C型検電器
IV 電気と磁気
ニュートン力学が<ものの物理>であるのに対して,電磁気学は<空間の物理>です。
さきに,“物理は物の理であるから,ものから学ぶのが本来である”という意味のことを序文に書きましたが,電磁気学の主役である電場や磁場は,ふつうのもののようにはに見えないので,学習が困難であるといえます。場が「目に見える」ようにすることが大切です。そのためには,工学的な電気の学習を並列に仕組んで,電気や磁気の扱いに慣れるようになりたいものです。
壊れたテレビを分解して,パーツをたくさん取り出し,それらを分類しておきましょう。工具はいつでも使えるようにしておきましょう。そして,感覚の延長(というよりも補充)としてのセンサーとなるテスター(測定器具)を豊富に用意しましょう。
このような準備は教室に電磁気学習の雰囲気をつくる意味でも大切です。
物理室は生徒にとってラボラトリーでありたいものです。放課後には、生徒が実験をしに来るようにしたいものです。
51. すべてのものが帯電する―――摩擦電気
[授業のねらい]
電気学習のイントロです。電気は目には見えないので,多くの実験で,実在の実感を持たせたいものです。電気も,これまでに学習してきた力との関係で,把握できるのだ,ということを印象づけます。
[授業の展開]
生徒は静電気で遊んだ経験があります。
≪実験1≫ 塩化ビニル(以後,塩ビと呼びます)の棒をウールの布(以後,ウールと呼びます)でこすると,塩ビ棒に電気がたまります。この電気を電気振り子に与えてみましょう。
つぎに,アクリル棒をウールでこすって,同じように実験してみましょう。
(1)ビニル棒の作り方
(図p6)
直径2cmくらいのビニルのパイプを長さ20cmほどに切ってから,縦に四つに裂いて,面とりをします。これをウールでこすると,ビニル棒に電気がたまります。電気がたまることを帯電するといいます。
(2)アクリル棒の作り方
アクリルの板をホームセンターて買ってきます。アクリルの板はやや高価です。これを,ビニル棒と同じくらいの大きさに切っておきます。これをアクリル棒と呼ぶことにします。アクリル捧もウールでこすると,帯電します。
この塩ビ棒やアクリル捧を発電棒といいます。
(3)ウールの布
洋服の仕立て屋さんで,端切れをたくさんもらってきます。あらかじめ,頼んでおくとよいでしょう。端切れは20cm平方くらいに切っておきます。ウールの代わりにティッシュを使うこともできます。

*提供資料:*

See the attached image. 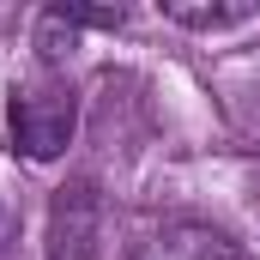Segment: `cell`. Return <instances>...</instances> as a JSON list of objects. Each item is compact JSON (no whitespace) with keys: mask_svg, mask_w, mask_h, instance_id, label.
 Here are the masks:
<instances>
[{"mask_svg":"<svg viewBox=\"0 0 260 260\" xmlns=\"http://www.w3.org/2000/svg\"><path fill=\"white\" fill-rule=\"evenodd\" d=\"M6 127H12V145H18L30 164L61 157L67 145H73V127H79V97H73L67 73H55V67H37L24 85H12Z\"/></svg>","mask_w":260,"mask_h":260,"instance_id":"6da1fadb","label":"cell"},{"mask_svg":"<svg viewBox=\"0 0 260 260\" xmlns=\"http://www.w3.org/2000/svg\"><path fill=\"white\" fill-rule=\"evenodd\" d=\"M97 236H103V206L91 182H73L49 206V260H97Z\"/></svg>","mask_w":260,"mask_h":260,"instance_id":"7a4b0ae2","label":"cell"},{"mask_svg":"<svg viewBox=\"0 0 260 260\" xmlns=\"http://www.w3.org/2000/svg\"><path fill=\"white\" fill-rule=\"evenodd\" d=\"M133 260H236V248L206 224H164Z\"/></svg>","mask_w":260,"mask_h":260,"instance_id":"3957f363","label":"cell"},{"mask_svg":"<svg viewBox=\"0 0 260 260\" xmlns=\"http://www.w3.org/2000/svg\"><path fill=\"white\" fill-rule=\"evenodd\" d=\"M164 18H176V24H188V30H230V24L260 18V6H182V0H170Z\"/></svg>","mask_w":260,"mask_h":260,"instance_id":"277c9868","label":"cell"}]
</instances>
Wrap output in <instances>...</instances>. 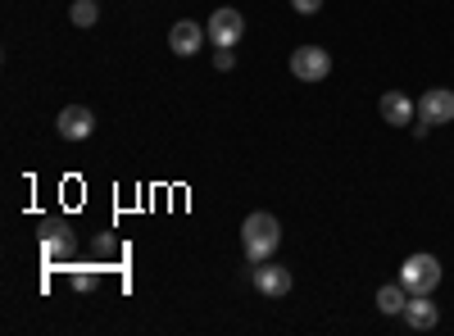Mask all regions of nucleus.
...
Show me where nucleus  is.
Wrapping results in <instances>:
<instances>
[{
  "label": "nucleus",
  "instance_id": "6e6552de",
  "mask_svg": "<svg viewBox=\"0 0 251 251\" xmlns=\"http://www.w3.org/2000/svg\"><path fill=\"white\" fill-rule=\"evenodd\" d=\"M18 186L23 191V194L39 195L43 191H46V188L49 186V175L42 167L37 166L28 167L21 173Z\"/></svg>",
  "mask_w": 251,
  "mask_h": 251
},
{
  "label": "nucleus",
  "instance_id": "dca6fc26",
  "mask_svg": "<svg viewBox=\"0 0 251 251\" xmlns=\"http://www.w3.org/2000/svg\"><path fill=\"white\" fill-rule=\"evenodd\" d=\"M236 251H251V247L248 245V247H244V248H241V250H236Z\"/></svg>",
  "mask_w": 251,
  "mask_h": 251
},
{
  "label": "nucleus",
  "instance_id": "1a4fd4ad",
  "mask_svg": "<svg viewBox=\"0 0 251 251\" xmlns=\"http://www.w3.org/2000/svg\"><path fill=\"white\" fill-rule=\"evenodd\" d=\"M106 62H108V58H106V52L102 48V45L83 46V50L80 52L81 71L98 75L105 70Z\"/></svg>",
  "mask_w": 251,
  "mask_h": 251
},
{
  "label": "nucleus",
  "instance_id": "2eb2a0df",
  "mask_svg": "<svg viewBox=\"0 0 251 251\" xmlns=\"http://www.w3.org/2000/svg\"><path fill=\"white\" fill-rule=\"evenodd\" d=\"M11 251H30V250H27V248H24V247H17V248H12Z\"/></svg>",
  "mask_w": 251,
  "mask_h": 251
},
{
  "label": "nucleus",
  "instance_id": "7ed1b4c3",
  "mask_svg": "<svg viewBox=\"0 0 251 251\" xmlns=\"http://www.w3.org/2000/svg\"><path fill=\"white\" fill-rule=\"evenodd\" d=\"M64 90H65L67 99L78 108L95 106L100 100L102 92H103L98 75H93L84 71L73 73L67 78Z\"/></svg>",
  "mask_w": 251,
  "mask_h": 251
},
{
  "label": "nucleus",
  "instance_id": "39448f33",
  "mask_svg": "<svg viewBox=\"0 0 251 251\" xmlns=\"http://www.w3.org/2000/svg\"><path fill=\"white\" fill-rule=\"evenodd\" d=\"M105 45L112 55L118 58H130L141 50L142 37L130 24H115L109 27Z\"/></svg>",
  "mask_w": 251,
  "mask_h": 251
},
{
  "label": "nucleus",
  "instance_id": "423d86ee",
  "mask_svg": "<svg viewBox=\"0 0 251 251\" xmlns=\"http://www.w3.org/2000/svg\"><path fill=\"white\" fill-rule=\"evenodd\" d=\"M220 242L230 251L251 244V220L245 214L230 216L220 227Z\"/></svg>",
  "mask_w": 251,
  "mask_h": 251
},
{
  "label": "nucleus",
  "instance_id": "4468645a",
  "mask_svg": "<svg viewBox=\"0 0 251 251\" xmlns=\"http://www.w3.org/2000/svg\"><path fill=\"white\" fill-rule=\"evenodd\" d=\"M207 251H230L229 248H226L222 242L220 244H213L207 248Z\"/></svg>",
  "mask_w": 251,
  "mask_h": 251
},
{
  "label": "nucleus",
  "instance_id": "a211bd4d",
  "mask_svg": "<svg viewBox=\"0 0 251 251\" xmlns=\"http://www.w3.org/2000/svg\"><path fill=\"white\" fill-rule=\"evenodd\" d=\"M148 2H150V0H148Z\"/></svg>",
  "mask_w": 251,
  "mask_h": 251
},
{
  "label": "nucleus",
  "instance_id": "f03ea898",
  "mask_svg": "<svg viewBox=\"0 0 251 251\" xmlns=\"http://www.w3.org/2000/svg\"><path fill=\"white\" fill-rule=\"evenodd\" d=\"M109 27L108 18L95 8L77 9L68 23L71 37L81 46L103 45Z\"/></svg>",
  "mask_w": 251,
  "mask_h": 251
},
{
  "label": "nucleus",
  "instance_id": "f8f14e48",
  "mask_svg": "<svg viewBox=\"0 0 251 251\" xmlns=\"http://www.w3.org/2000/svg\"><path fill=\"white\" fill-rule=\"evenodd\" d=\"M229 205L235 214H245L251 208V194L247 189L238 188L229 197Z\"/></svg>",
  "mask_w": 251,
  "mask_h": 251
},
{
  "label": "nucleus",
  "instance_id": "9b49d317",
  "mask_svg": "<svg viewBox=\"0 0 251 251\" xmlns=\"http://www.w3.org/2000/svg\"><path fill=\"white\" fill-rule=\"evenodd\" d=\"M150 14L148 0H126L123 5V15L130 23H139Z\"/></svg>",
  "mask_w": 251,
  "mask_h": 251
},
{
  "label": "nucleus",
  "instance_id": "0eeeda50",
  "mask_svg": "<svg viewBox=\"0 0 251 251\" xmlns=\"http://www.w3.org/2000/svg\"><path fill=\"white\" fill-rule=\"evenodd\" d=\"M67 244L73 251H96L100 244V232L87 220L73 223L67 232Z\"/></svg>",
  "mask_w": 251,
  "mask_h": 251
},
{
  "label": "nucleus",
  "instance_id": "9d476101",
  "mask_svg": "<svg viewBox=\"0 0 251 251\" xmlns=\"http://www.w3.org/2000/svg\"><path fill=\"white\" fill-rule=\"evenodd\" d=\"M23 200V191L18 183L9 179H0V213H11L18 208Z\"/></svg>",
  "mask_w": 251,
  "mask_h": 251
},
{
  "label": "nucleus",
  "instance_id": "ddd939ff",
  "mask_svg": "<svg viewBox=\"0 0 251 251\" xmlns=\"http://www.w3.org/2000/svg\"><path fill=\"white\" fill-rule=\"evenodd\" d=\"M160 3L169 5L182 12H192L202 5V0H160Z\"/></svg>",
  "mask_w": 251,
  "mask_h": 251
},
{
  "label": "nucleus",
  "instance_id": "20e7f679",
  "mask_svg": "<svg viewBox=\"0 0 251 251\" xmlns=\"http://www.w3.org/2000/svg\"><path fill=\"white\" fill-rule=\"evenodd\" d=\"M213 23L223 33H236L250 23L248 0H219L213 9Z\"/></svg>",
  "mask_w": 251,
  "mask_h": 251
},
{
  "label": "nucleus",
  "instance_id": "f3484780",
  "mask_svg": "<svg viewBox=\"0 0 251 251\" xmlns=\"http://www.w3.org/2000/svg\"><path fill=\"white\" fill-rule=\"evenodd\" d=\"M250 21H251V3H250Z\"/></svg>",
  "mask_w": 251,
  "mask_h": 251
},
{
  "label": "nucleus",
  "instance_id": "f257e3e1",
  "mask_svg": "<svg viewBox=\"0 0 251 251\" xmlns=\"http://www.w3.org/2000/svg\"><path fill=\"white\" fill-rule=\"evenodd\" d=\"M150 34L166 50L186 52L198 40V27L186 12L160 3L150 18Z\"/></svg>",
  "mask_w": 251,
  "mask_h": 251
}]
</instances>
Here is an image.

*短い演習 1:* 摩擦電気の授業についての文章では、塩ビ棒やアクリル棒をまとめて何と呼んでいるか。
*短い演習 2:* 摩擦電気の授業についての文章を、ウールの布の用意を述べた最後の文のあとから書き継ぐこと。

*記述解答 1:* 発電棒と呼んでいる。

*記述解答 2:*
(4)電気振り子の作り方
直径0.5cm程度の発泡スチロールの球を用意し,その表面に伝導性をもたせておきます。そのためには,洗剤を1滴たらした水ですった墨を塗ります。
この発泡スチロール球に,針で小さな穴をあけます。 0.2号(細いものがよい)のナイロンてぐす(天蚕糸)の先端に少量の瞬間接着剤をつけてから,この穴に差し込むと,電気振り子はできあがりです。使いやすいように,プラスチック粘土に立てたエナメル線の先端から吊しておくとよいでしょう。
参考までに,てぐすの標準直径を示しておきます(メーカーによっていくぶん違うかもしれませんが)。
(表p7)
絶縁性のよい糸として、水糸を使うこともできます。水糸の1本は300本余りの単線を撚りあわせてあって,その1本を使います。
(5)電気振り子に電気を与える方法
塩ビ棒やアクリル捧は典型的な電気の不導体で,摩擦電気が発生しても,その電気が他のものに移動しにくく,そこにたまったままになっています。
それを電気振り子に与えるのには,コツがあります。
はじめに電気振り子にちょっと指を触れておきます。電気振り子が帯電している場合には,これで電気は地球に逃げてしまいます。こうすることをアースするといいます。摩擦電気は「電圧が高い」ので,ほとんどのものが電気の良導体になります。金属はもちろんのこと,人体でも,紙でも,木でも,コンクリートでも‥。塩ビ,アクリルなど,プラスチックのほかは,ほとんどのものが導体だと思ってよいでしょう。
つきに,摩擦した発電棒の先端(コーナーのところがよい)を電気振り子に近づけて静かに待っていると,振り子が寄ってきて,電気をもらうと激しく飛ひ去ります。熟練するまで練習して,この技術を習得します。
≪実験2≫ 電気振り子に塩ビ棒の電気(以後,ビニル電気と呼びます)を与えておきます。
(1)これに摩擦した塩ビ棒を近づけてみます。
(2)これに摩擦したアクリル棒を近づけてみます。
つぎに,電気振り子にアクリル棒の電気(以後,アクリル電気と呼ひます)を与えておきます。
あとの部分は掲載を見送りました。